-- START ROWS --
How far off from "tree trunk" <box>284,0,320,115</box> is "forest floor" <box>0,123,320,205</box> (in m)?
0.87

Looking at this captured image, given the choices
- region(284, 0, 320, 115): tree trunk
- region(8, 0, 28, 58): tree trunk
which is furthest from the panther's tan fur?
-- END ROWS --
■ WHAT YOU ARE ASKED TO DO: Copy out the material above in its entirety. Every detail must match.

■ ANSWER TO THIS EXERCISE:
How far off from "tree trunk" <box>284,0,320,115</box> is "forest floor" <box>0,123,320,205</box> (in m)?
0.87

Looking at this captured image, given the choices
- region(284, 0, 320, 115): tree trunk
- region(8, 0, 28, 58): tree trunk
which is furthest from the panther's tan fur?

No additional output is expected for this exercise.